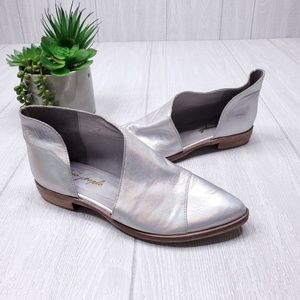 Free People Cut Out Pointy Toe Silver Shoes 7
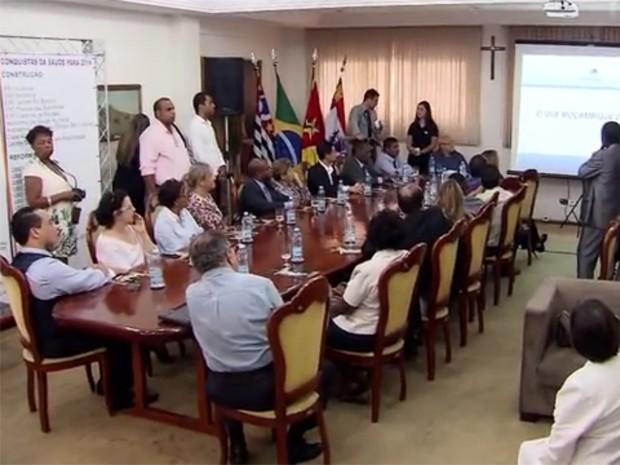 Representantes de Moçambique estiveram em São Vicente, SP (Foto: Reprodução / TV Tribuna)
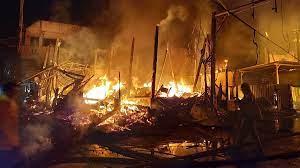 ระทึกไฟไหม้ร้านเหล้า ลามไหม้บ้าน ส.ส.พปชร. กลางเมืองแม่ฮ่องสอน วอด 4หลัง  8คูหา - ข่าวสด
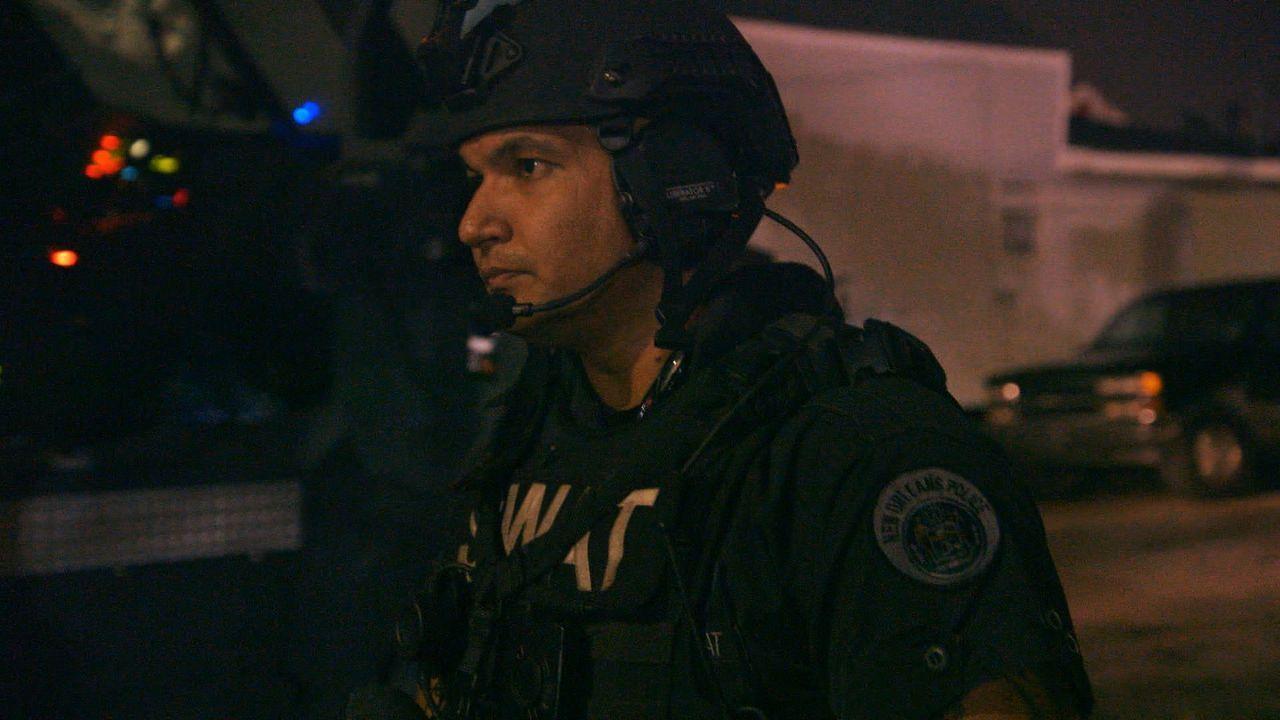 Für den Polizisten Justin (Bild) ist es das große Ziel, sich dem SWAT-Team von New Orleans anzuschließen. Seinen ersten Einsatz als SWAT-Mitglied ha... - Bildquelle: 2015 Wolf Reality, LLC and 44 Blue Productions, Inc.  All Rights Reserved.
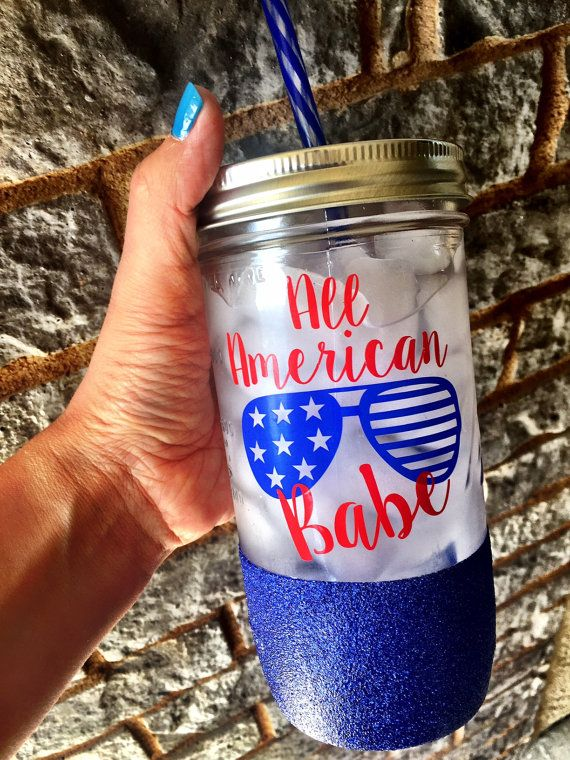 Celebrate Independence Day with this adorable glittered mason jar! The perfect accessory for backyard BBQs ♥ Happy 4th Yall!   Overview ♥ 24 oz Glass Mason Jar with reusable acrylic straw ♥ Also available as a 32 oz BPA free water bottle, to go tumbler or latte mug ♥ Available with or without glitter ♥ Design is applied with high quality, permanent vinyl rated for outdoor use ♥ Glitter is sealed to prevent shedding  *Please only handwash with mild dishsoap and no scrubbing. Do not soak in…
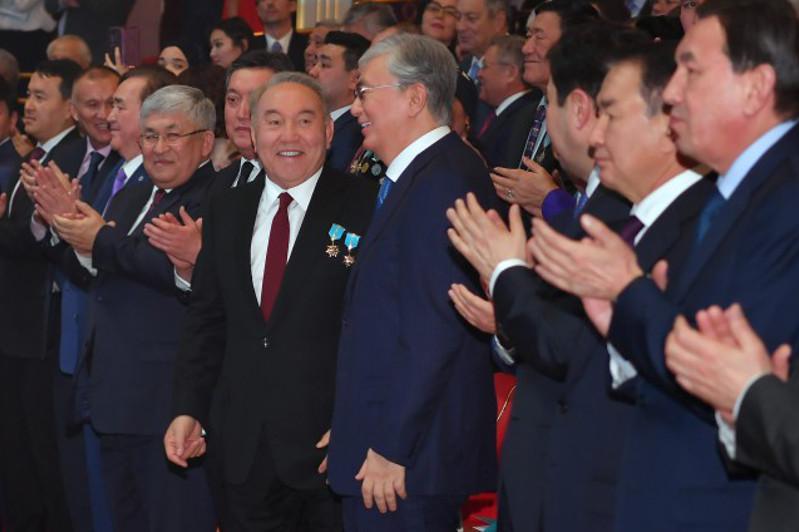 托卡耶夫和纳扎尔巴耶夫共同出席独立日庆典晚会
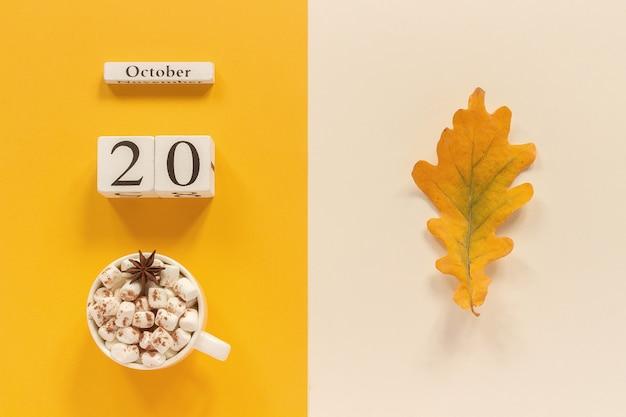 熱いココア、日付と秋の葉と秋の組成 Premium写真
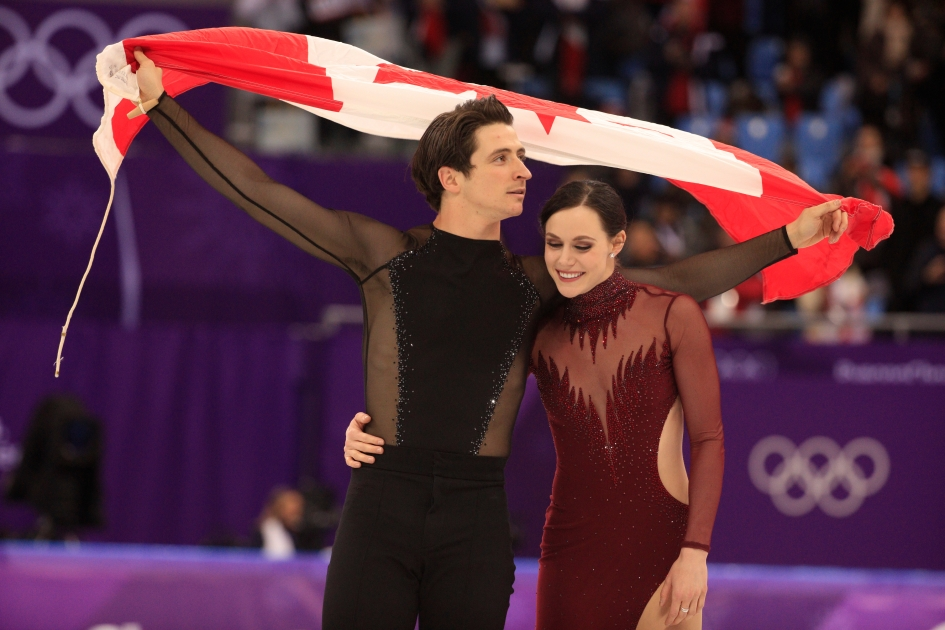 Tessa Virtue et Scott Moir patinent vers l'or en danse sur glace aux PyeongChang 2018. THE CANADIAN PRESS/HO - COC Ð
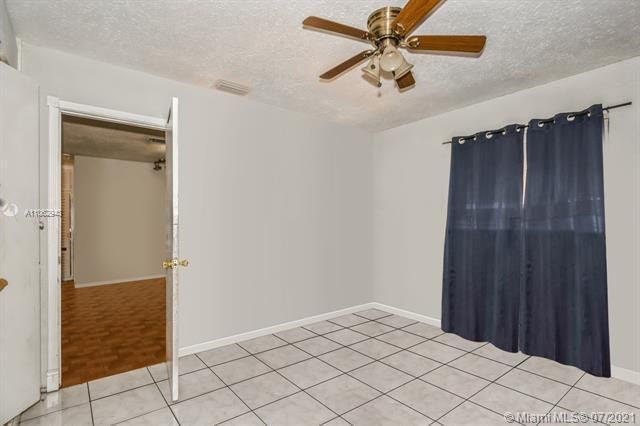 Larkdale Unit 4 for Sale - 3161 NW 14th St, Lauderhill 33311, photo 12 of 27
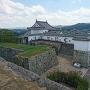 五番門と土塀と備中櫓(天守台から)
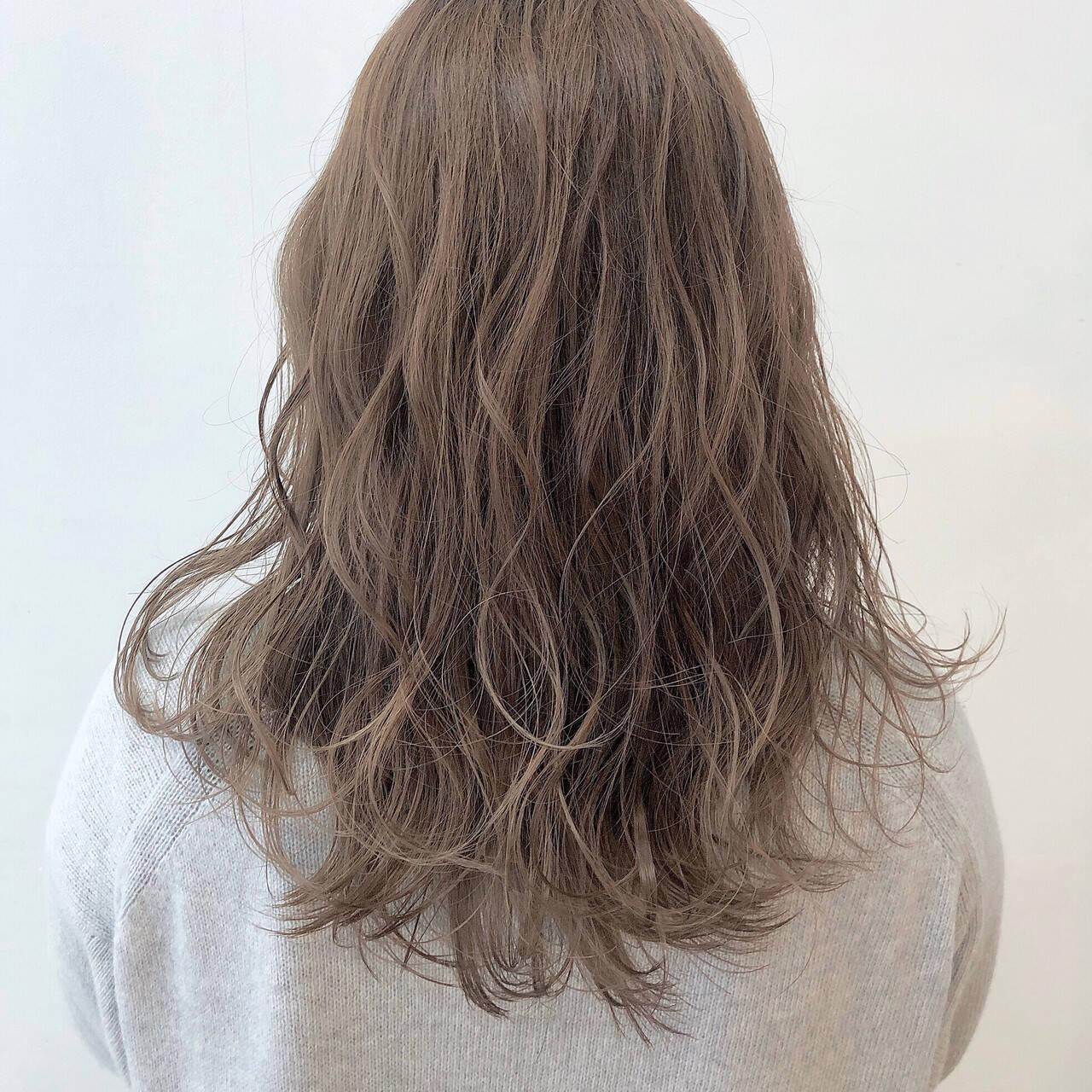 ミルクティーベージュ ロング ミルクティーアッシュ ミルクティーヘアスタイルや髪型の写真・画像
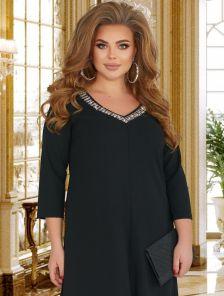 Женственное платье черного цвета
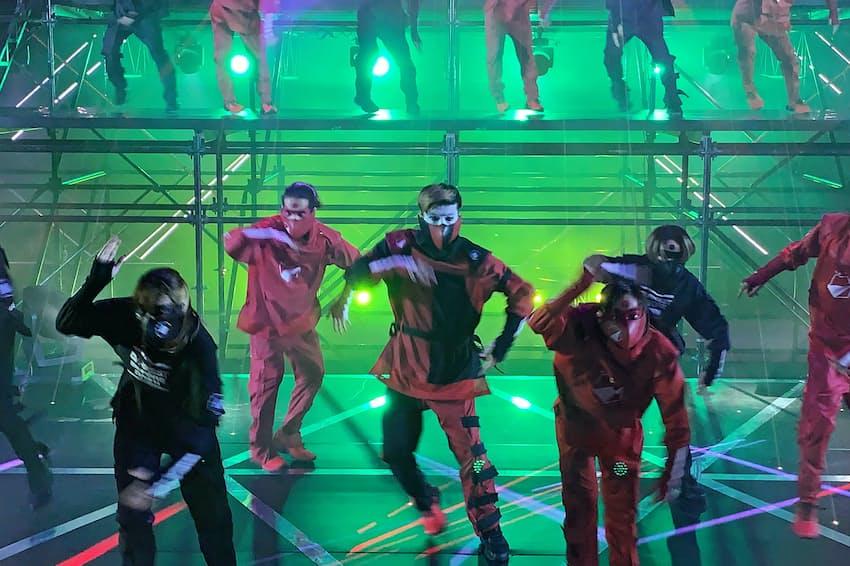 「忍者エンタテインメントショー」の4幕では、数十人のダンサーたちが忍者の動きと現代のダンスを融合したパフォーマンスを行った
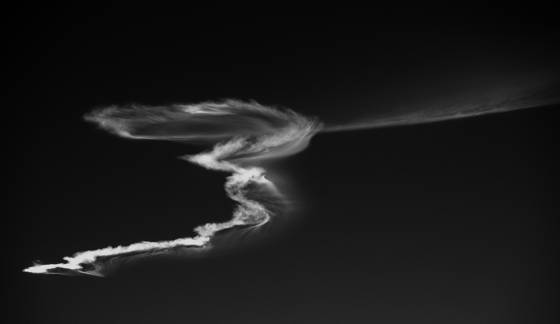 Missile_contrail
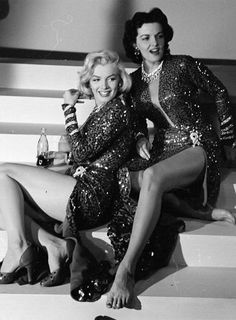 Marilyn Monroe and Jane Russell during a rehearsal for Gentlemen Prefer Blondes,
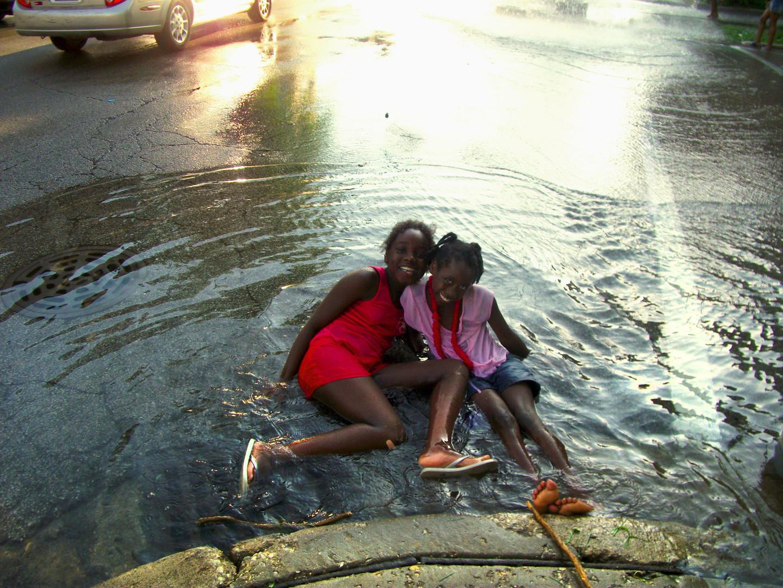 2010-Tanesha Jordan  -Two Girls + Water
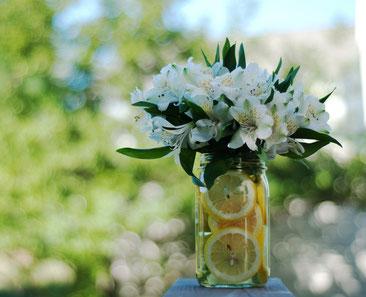 Zitronen und Wiesenblumen - Hochzeitstrend 2019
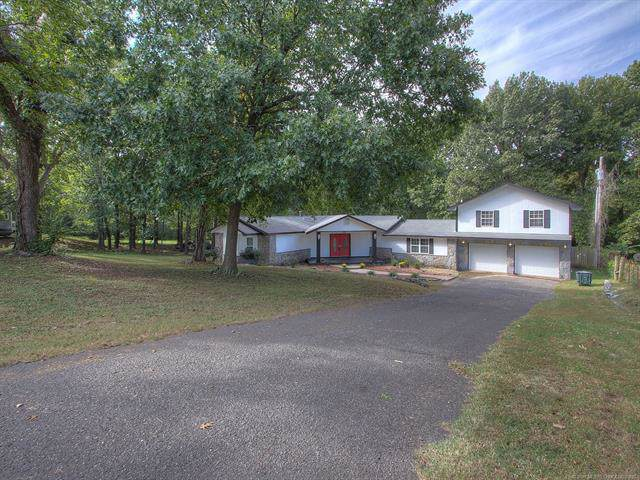 803 Pea Ridge Street, Fort Gibson, OK 74434 (MLS #1940730) :: Hopper Group at RE/MAX Results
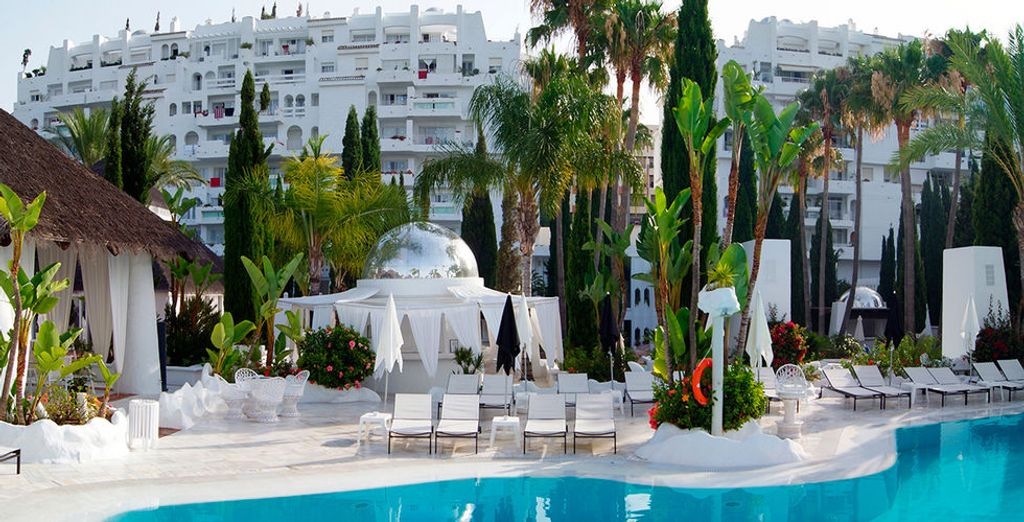 Welkom in het Hotel Suites Albayzin Del Mar 4*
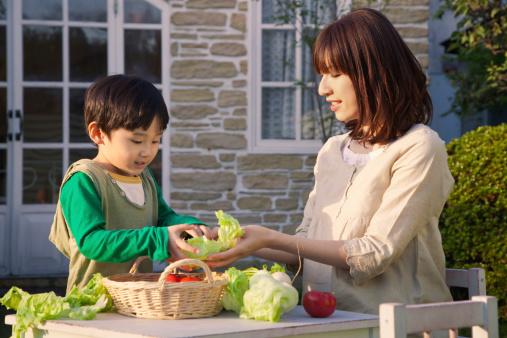 Kết quả hình ảnh cho những bà mẹ ở Nhật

┄┄┄┄┄┄┄┄┄┄┄┄┄┄┄┄┄┄┄┄

## TASK ITEM
From the line with "Girls + Water" through the final line of the data above, copy everything exactly, both ends included, but not the pictures.

## RESULT FOR THIS TASK
 2010-Tanesha Jordan  -Two Girls + Water
 Zitronen und Wiesenblumen - Hochzeitstrend 2019
 803 Pea Ridge Street, Fort Gibson, OK 74434 (MLS #1940730) :: Hopper Group at RE/MAX Results
 Welkom in het Hotel Suites Albayzin Del Mar 4*
 Kết quả hình ảnh cho những bà mẹ ở Nhật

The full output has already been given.